Die Macht der Geheimdienste

Wer ermöglichte den Siegeszug Napoleons hinter den  Kulissen, wer baute den ersten  professionellen englischen Geheimdienst auf und wie wurde die Enigma geknackt?

Insgesamt 15 freie Journalisten, Autorinnen und Redakteure des Nachrichtenmagazins SPIEGEL haben in dem Buch über Agenten, Spione und Spitzel einen Einblick geschaffen, in das wahrscheinlich älteste der Gewerbe der Welt.

Uwe Klußmann und Eva-Maria Schnur sind die Herausgeber dieses Sammelbands von hintergründigen Artikeln über berühmte und unbekannte Spione und Geheimdienstoperationen.

Obwohl bereits im alten Ägypten Spione organsiert im Einsatz waren und schon Moses laut dem Alten Testament der Bibel Kundschafter mit klarem Auftrag losschickte, gilt geschichtlich erst die Zeit ab dem Mittelalter als Beginn von professionalisierter Geheimdienstarbeit.

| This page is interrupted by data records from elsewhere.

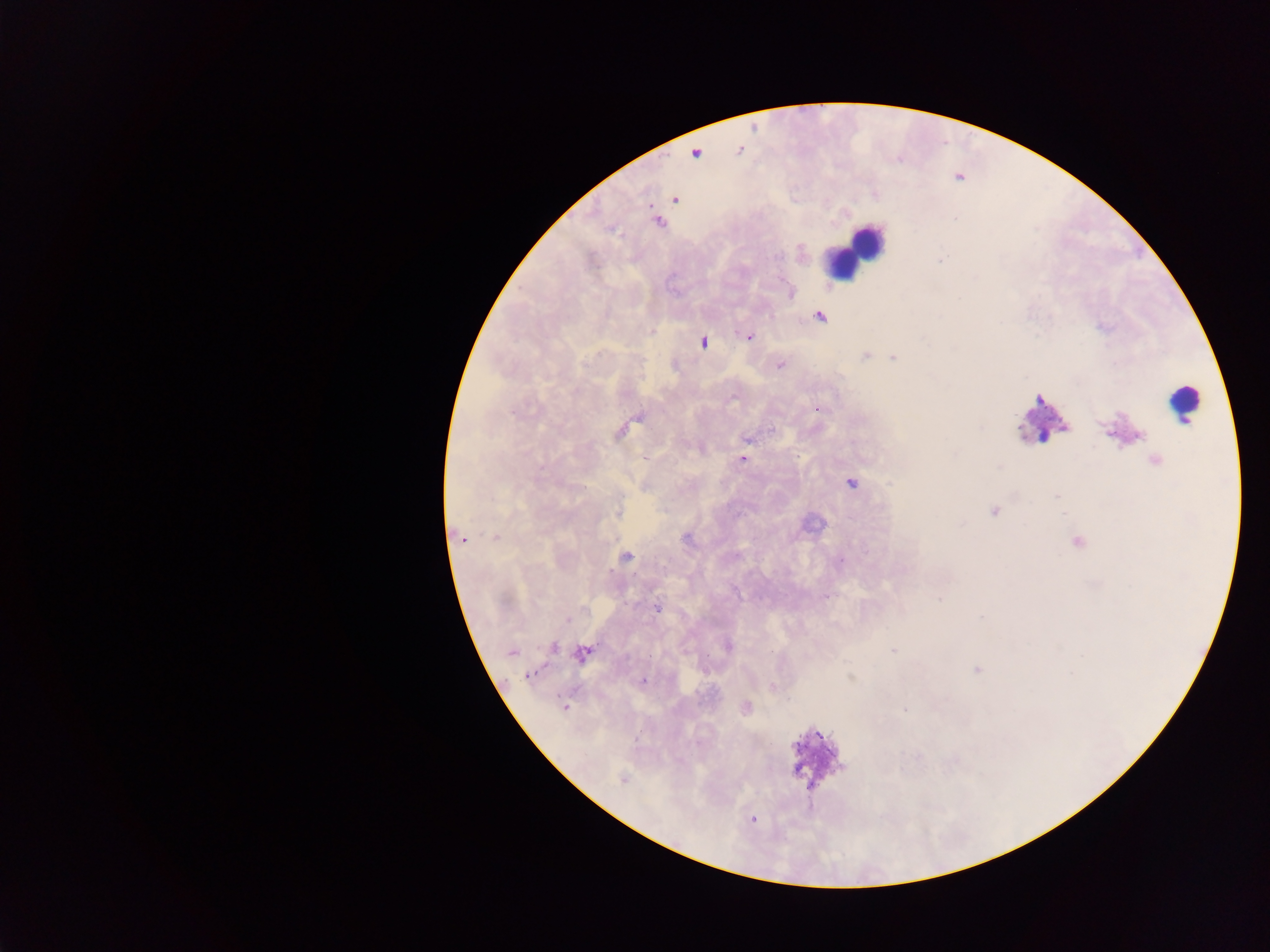

Approximate centers as {x, y} in pixels.
Malaria parasites: {739, 150}, {695, 153}, {960, 175}, {674, 200}, {657, 221}, {788, 292}, {819, 316}, {748, 336}, {702, 342}, {866, 355}, {893, 357}, {779, 365}, {816, 408}, {622, 429}, {747, 438}, {742, 459}, {851, 482}, {618, 512}, {457, 536}, {495, 537}, {625, 557}, {827, 595}, {656, 607}, {552, 646}, {894, 650}, {511, 652}, {582, 653}, {978, 669}, {527, 674}, {643, 680}, {565, 707}, {905, 709}, {750, 819}.
Leukocytes: {870, 238}, {834, 263}, {1184, 404}, {1041, 419}, {815, 759}.

{
  "country": "Ghana",
  "preparation": "thick blood film",
  "capture": "mobile-phone photograph through a microscope",
  "field_of_view": "single",
  "image_size": "1270×952 pixels"
}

Historiker mögen darüber streiten.

Nach einem geschichtlichen Abriss bis zum 16 Jahrhundert von Georg Bönisch,  steigt Sebastian Borger mit seinem Kapitel über Francis Walsingham in die Details der Geheimdienstarbeit ein. Walsingham etablierte für die englische Königin Elizabeth I. (sie regierte von 1558 bis 1603) einen Auslandsnachrichtendienst und eine landesinterne Geheimpolizei.

Wer sich für Organisationsfragen von Spionagetätigkeiten interessiert kommt in dem Sammelband genauso auf seine Kosten wie der Interessierte an berüchtigten Geheimdienstaktionen und Skandalen. Das Kapitel über den Gründer des Bundesnachrichtendienstes, Reinhard Gehlen, verrät bereits in der Überschrift „Rechtsabbieger“ die Stoßrichtung des Autors Michael Sontheimer. Hier hätte man sich mehr geschichtlich interessante Details aus der Arbeit des deutschen Auslandsgeheimdienstes gewünscht und weniger eine politische Schelte gegen die Übernahme ehemaliger Mitarbeiter mit NS-Vergangenheit.

Die historisch jüngeren Kapitel über die Iran-Contra-Affäre oder die französischen Geheimdienstoperationen gegen Greenpeace oder den Geheimdienstkrieg am Hindukusch, wecken bei fortgeschrittenen Lesern Erinnerungen an die Zeitungsartikel und Sondersendungen aus der jeweiligen Zeit.

Mit den letzten beiden Kapiteln erfährt der Leser wo wir heute stehen und wohin die Reise für die Geheimdienste geht. Edward Snowden, der Cyberwar und der Fall Skripal sind Begriffe, zu denen auch Jüngere einen Bezug aus den Nachrichten der vergangenen Jahre haben.

Bei 15 verschiedenen Autorinnen und Autoren liest sich nicht jeder Beitrag in gleicher Weise flüssig, dafür wecken die unterschiedlichen Blickwinkel auf das Thema Spionage die Lust das Buch immer wieder zur Hand zu nehmen und sich weiterführende, vertiefende Literatur zu speziellen Fragen zu holen. Eine umfassende Liste findet sich im Buch selbst.

Herausgeber: Deutsche Verlags-Anstalt „DVA“ gemeinsam mit dem SPIEGEL–Buchverlag. Hardcover mit Schutzumschlag, 240 Seiten, ISBN: 978-3-421-04862-2, € 20,00 [D] inkl. MwSt.